Justice for my Sister

Members of Guatemala’s National Civilian Police during screening.

Producer Kimberly Bautista and the main character of the documentary, Rebeca.

Producer Kimberly Bautista and members of the National Civilian Police during screening at Del Valle University.

Despite social and legal efforts to prevent and punish violence against women, gender-based violence remains unfortunately common. According to a recent report by the Guatemalan Judiciary, violence “affects the entire female population” of Guatemala. In recent years there has been more than one femicide (murder of a woman) per day in Honduras, Guatemala, and El Salvador, which make up the Northern Tier region.
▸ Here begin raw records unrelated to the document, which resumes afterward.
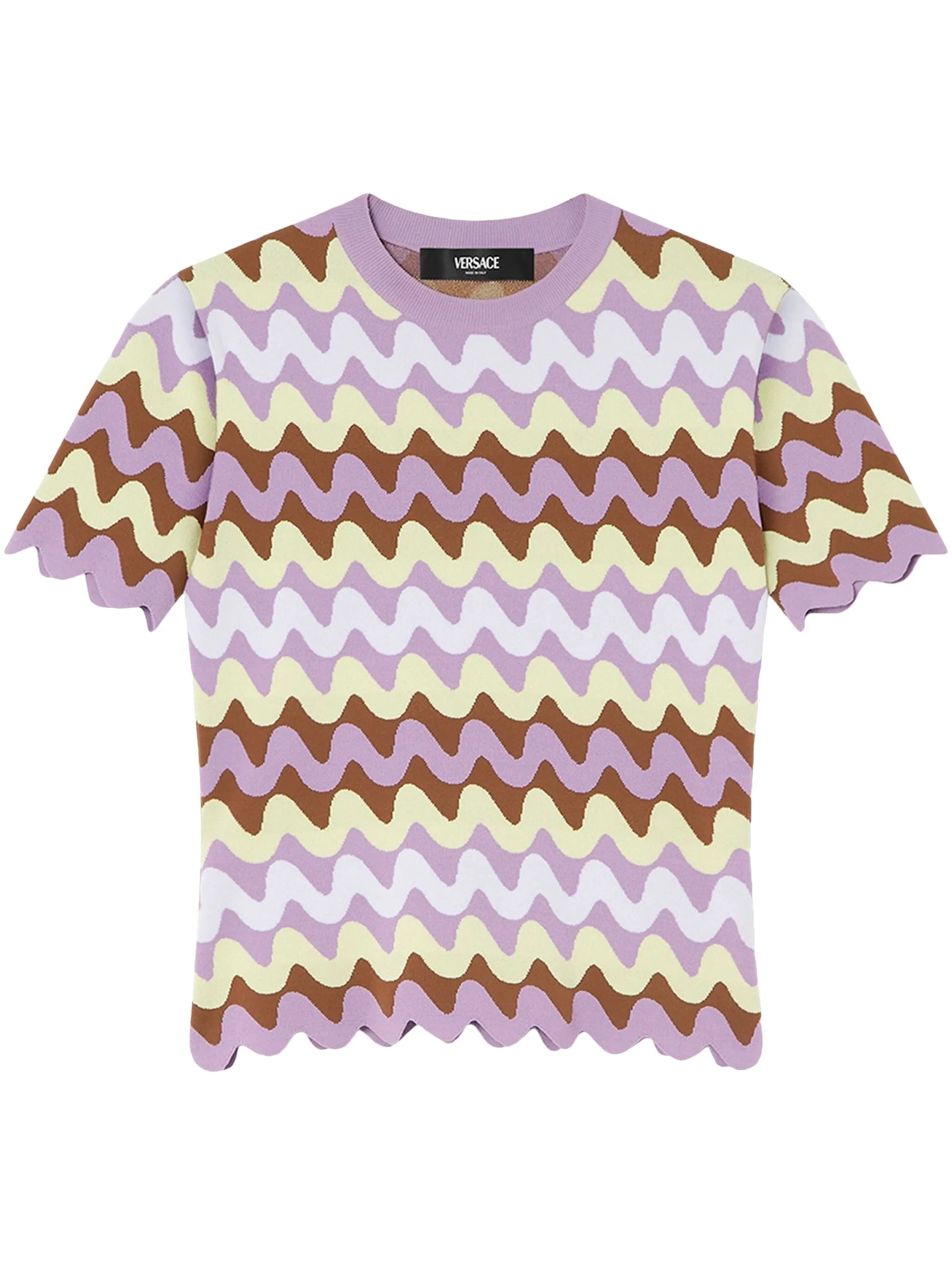 Wave jacquard knitted T-shirt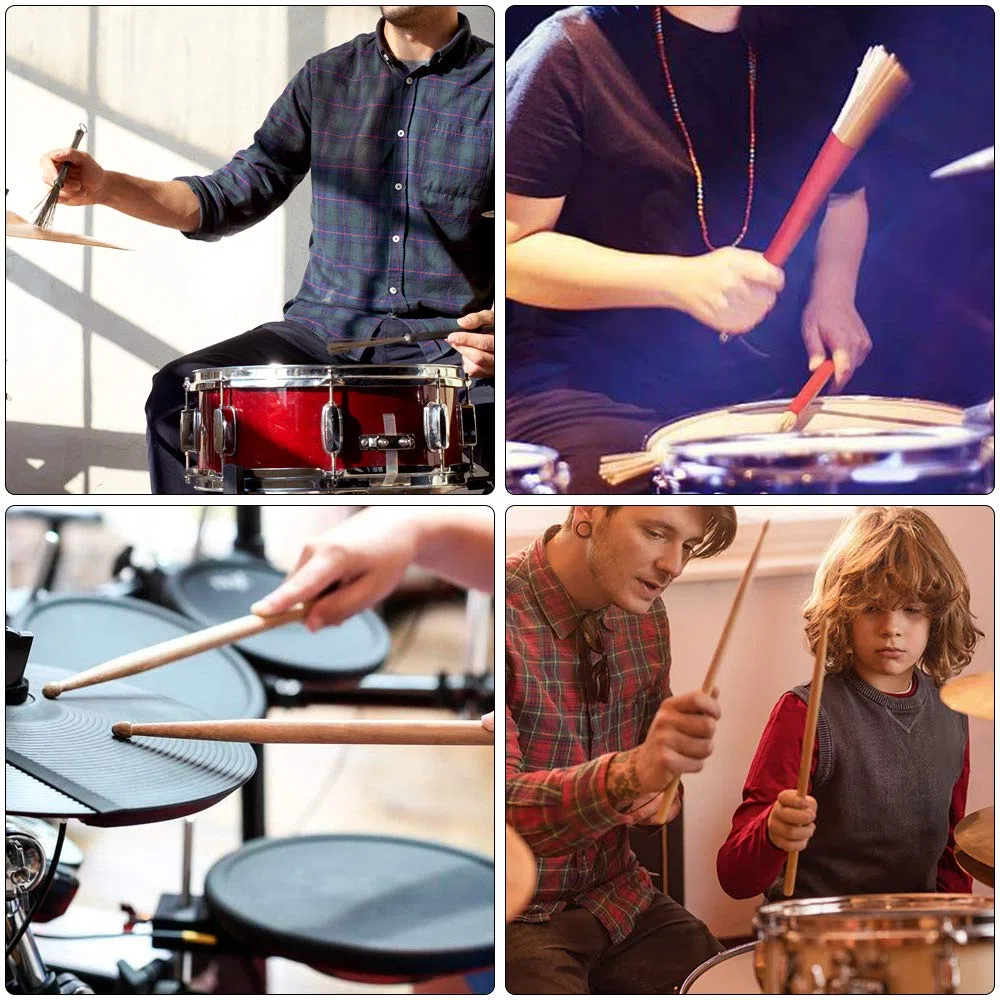 Set di bacchette per batteria, 2 paia di bacchette per batteria con spazzola metallica retrattile e fascio di bacchette per batteria con tassello per batteria, più accessori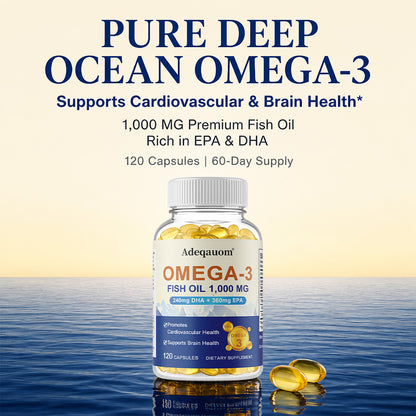 Adeqauom® Omega-3 Fish Oil | with EPA & DHA for Cardiovascular & Brain Health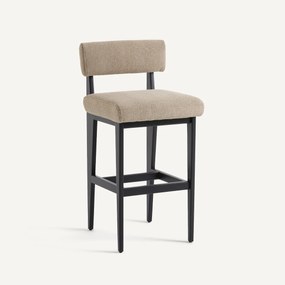 Σκαμπό μπαρ από μασίφ οξιά και υφασμάτινη επένδυση, IZAG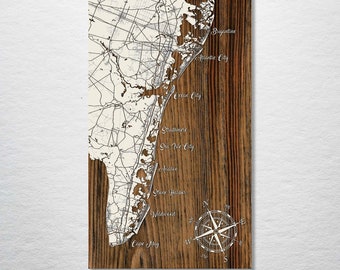 Atlantic City to Cape May Wood Engraved Map: Coastal New Jersey Wall Decor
The governments of Guatemala, El Salvador, and Honduras have all taken significant steps in recent years to strengthen the response to this violent epidemic, creating laws specifically on femicide and other forms of gendered violence. Massive underreporting of crimes alongside a conviction rate below two percent suggests that Gender-Based Violence remains a severe issue in the region. 

Although the strengthening of local institutions and laws is an important step, addressing public perception of violence against women and ensuring access to justice to women victims of violence are critical to ending this circle of fear.
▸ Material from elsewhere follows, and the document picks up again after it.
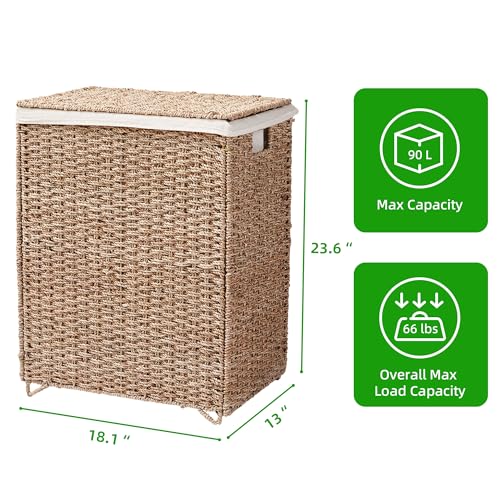 PrimeZone 90L Laundry Hamper with Lid, Foldable Natural Seagrass Basket with Removable Liner P139719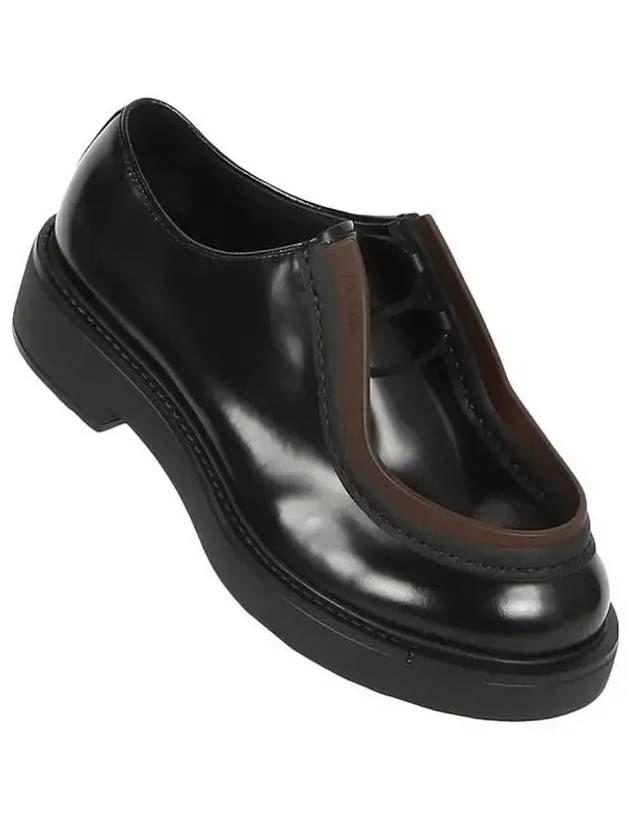 Diapason Opaque Brushed Leather Lace-Up Shoes Sienna - PRADA - BALAAN 2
Canadian Commitment and Support

The film “Justice for my Sister” is an evocative and powerful tool for the promotion of gender equity and the curbing of gender-based violence. The Embassies of Canada in the region are happy to partner with and support filmmakers and activists doing excellent work in this area. Canada partnered with filmmaker and activist Kimberly Bautista and hosted her at three screenings across the Northern Tier region. Her 2012 documentary “Justice for my Sister” was filmed in Guatemala and is the powerful story of a woman’s fight to force the Guatemalan justice system to prosecute a suspect in her sister’s brutal murder. The film is part of a campaign spearheaded by Ms. Bautista to combat violence against women in cooperation with partner organizations throughout Central and South America.  

Across the Northern Tier, ‘Justice for my Sister’ was screened to large public audiences. Members of national governments, the judiciary, police and the staff of various international agencies joined the screenings and the discussions that followed. The film is especially moving and served to stir good questions and discussion from the groups.

At each of the stops on Ms. Bautista’s tour, our Embassies sponsored her partnership with local filmmakers and journalists. In Guatemala, the crew filmed a mini-documentary about a 14 year-old victim of sexual assault. In El Salvador filmmakers interviewed several female victims of various ages. These documentaries were part of a social media campaign to put an end to violence against women, which was supported by our Embassies accredited in Guatemala, El Salvador and Honduras.

Changing the Narrative

Canada remains committed to strengthening protections and access to justice for vulnerable populations. We are helping combat impunity for high levels of violence, and advocating for the rights of girls and women around the world.